The Duke
After 37 years on the sideline, The Duke is back as the official game ball of the National Football League. So forget the Nerf football the dog has gnawed and forget the dusty, deflated spheriod with the broken lacing that lurks somewhere in the garage. When you line up for this year's Turkey Bowl, throw the pigskin that Johnny Unitas and Bart Starr immortalized, the ball that Tom Brady, Donovan McNabb and the brothers Manning will be firing for touchdowns this season.
Manufactured by Wilson Sporting Goods, The Duke is a throwback, a tribute and a piece of precision engineering packed into one elongated leather orb. The NFL will use it in every game, including the Super Bowl, and it is the first rebranding of the league's official ball since 1969.
The story of The Duke begins in 1940 when George Halas, owner of the Chicago Bears, and Timothy Mara, owner of the New York Giants, chose Wilson to be the NFL's football supplier. A year later, Wilson unveiled a redesigned football and called it The Duke after Mara's son, Wellington, who had become co-owner of the Giants in 1930 at age 14.
The Duke would be the league's game ball for the next 28 years and would help define the NFL's seminal moments. The Duke was discontinued after the 1970 Super Bowl. A new ball was introduced with the start of the next season, which marked inclusion of the American Football League in the NFL, a development that Wellington Mara had spearheaded. The latest incarnation honors its namesake, Wellington "Duke" Mara, who died in 2005 at the age of 89 as one of the most influential owners in NFL history.

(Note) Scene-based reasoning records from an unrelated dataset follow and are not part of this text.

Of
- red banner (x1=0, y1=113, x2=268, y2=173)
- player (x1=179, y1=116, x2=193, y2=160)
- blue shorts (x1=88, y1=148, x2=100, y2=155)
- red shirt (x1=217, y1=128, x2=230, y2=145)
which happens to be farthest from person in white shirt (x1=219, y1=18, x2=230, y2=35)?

Other than the logo, the ball is identical to that used last year and, with the exception of some minor tweaks, is the same ball used for the last 25 years. Wilson's Ada, Ohio, football factory turns out some 700,000 pigskins a year, using the same skill-intensive process, in which top-grade cowhide leather is pressed and shaped, stitched and laced around a synthetic bladder (originally it was a pig bladder, hence the pigskin). Lock-stitching is the key to the ball's durability, integrity of shape and performance in the NFL's bone-crunching conditions. We think it will hold up just fine for your touch football game on Thanksgiving Day.